▶ **Records for the task**
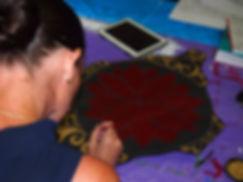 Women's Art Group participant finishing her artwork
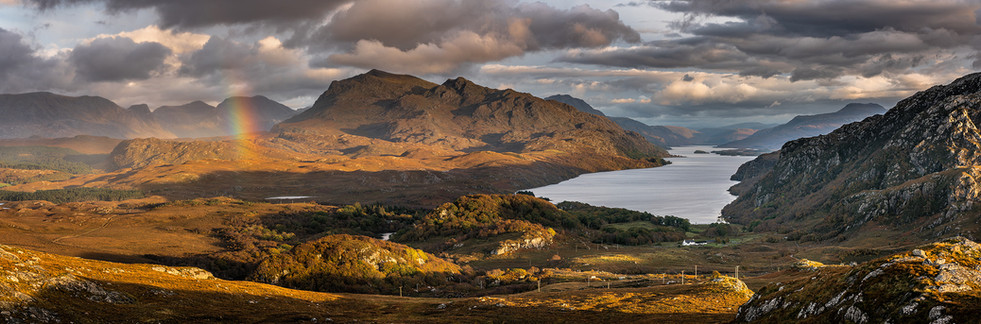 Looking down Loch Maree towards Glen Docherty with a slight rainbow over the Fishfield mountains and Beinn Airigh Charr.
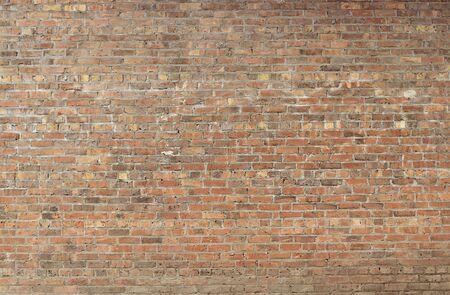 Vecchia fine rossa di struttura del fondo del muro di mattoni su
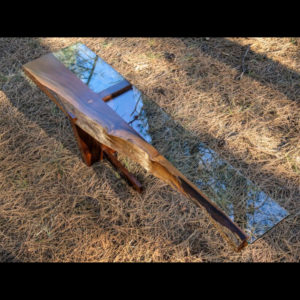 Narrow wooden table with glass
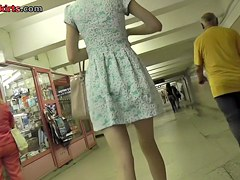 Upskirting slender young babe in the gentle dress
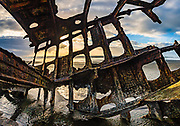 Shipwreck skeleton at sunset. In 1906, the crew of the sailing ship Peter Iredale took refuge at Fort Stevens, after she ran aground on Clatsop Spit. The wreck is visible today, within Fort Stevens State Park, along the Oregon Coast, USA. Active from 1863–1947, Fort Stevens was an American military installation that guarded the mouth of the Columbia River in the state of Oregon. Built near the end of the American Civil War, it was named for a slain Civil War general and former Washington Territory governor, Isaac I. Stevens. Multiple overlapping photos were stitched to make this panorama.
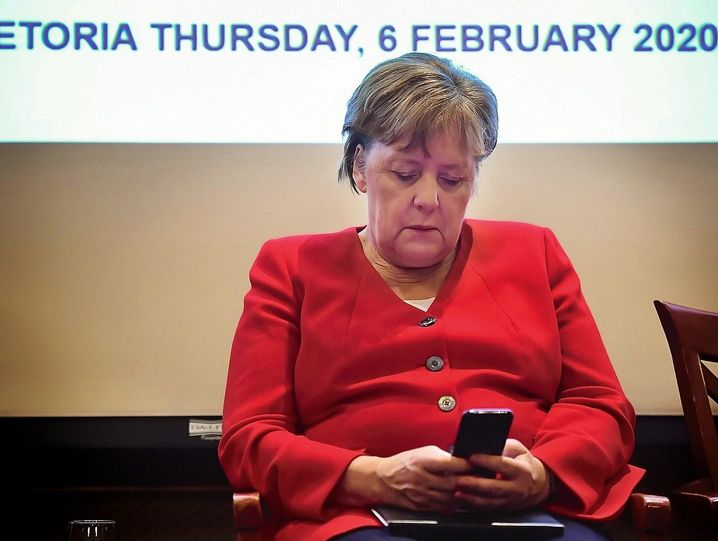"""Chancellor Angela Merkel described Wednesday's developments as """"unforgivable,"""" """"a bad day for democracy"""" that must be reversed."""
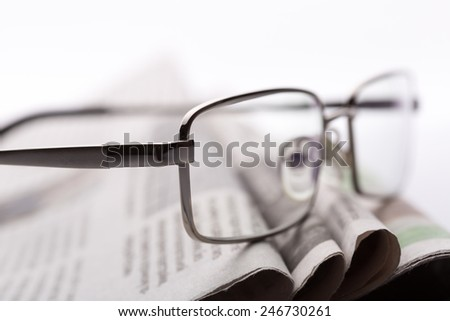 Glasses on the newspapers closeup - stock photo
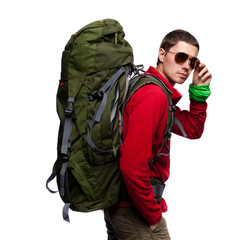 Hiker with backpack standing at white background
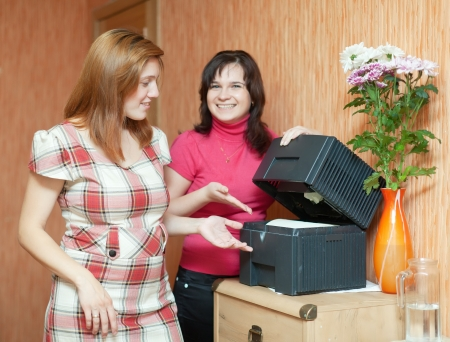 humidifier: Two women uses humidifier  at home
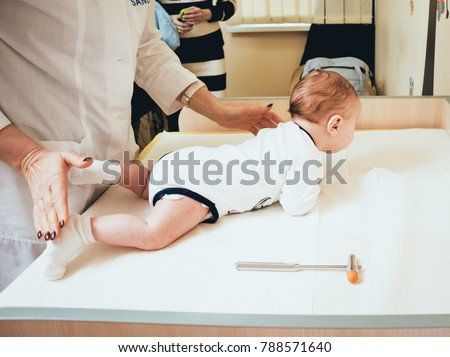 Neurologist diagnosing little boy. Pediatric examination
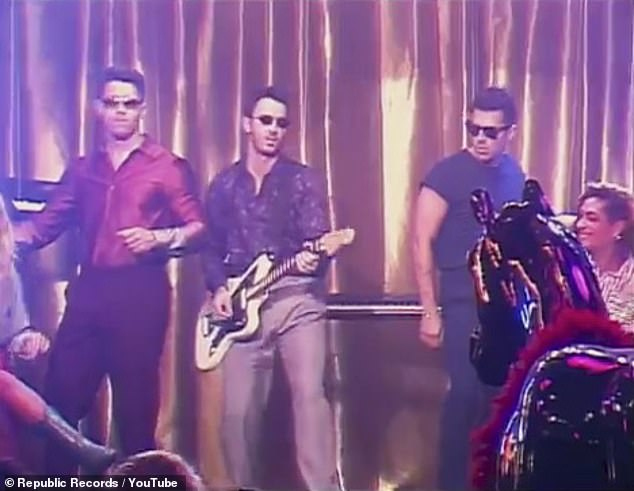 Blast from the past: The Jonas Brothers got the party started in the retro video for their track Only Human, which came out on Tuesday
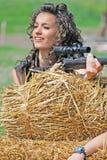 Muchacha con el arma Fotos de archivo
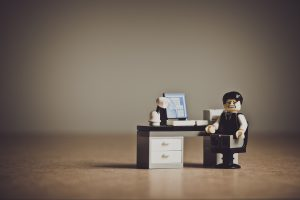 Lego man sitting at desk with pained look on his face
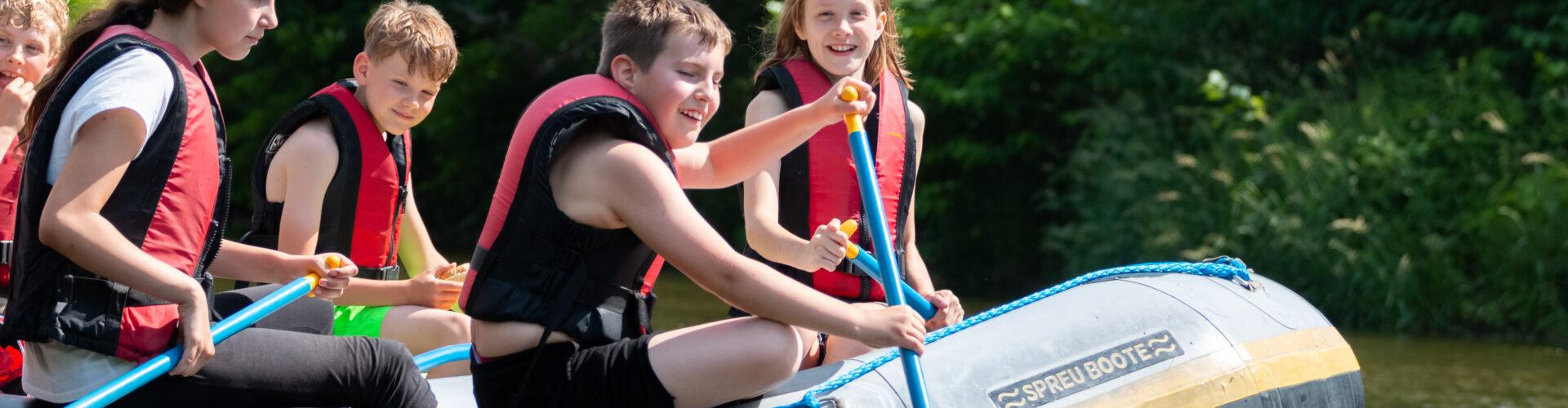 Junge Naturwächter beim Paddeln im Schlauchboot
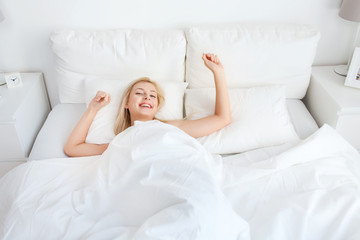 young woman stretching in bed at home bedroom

* * *

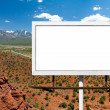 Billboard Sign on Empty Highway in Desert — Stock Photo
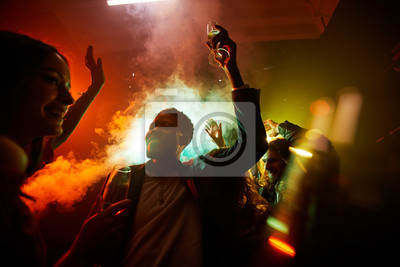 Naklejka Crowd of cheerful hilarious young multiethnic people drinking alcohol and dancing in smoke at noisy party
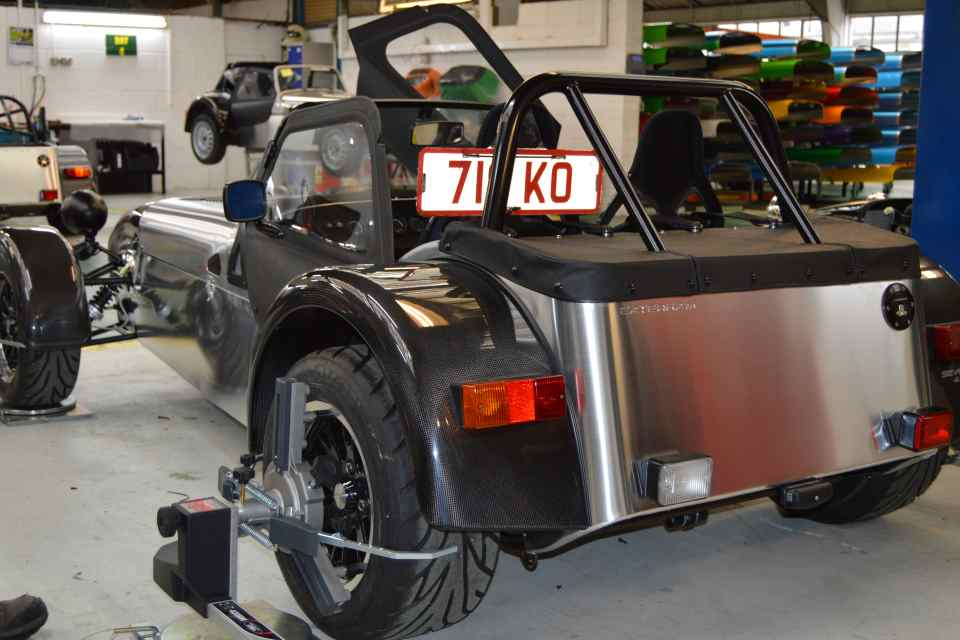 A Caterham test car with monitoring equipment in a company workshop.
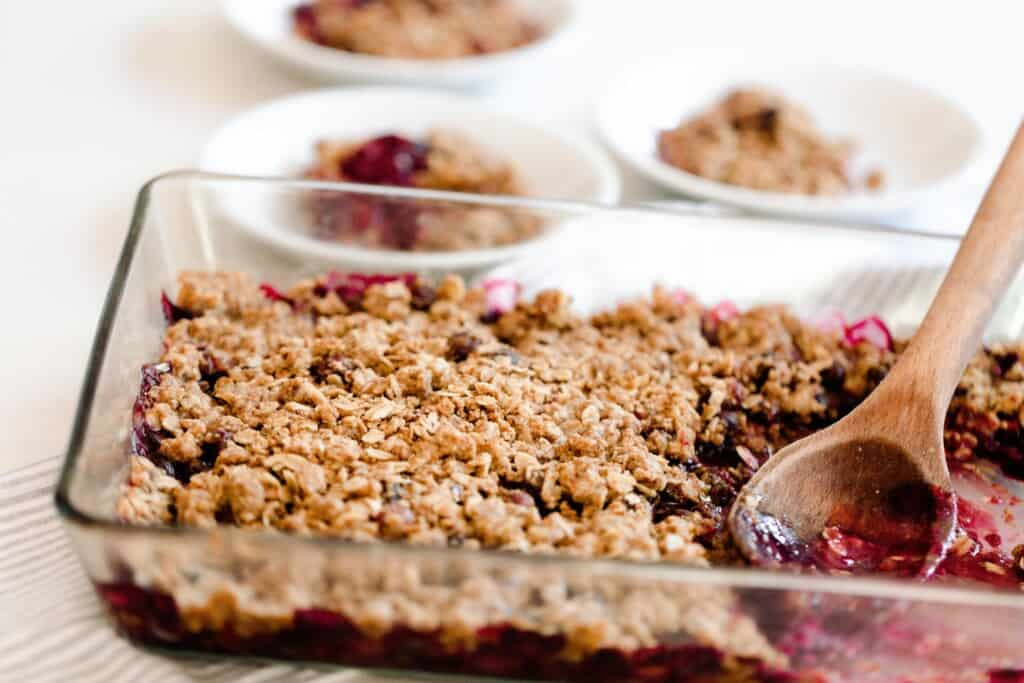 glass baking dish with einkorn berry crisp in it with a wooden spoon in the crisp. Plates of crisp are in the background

▶ **What is expected**
In the listing above, find the line holding "Naklejka Crowd of" and the line holding "glass baking dish". Reproduce those two lines and all between them exactly, leaving out pictures.

▶ **Response for this exercise**
 Naklejka Crowd of cheerful hilarious young multiethnic people drinking alcohol and dancing in smoke at noisy party
 A Caterham test car with monitoring equipment in a company workshop.
 glass baking dish with einkorn berry crisp in it with a wooden spoon in the crisp. Plates of crisp are in the background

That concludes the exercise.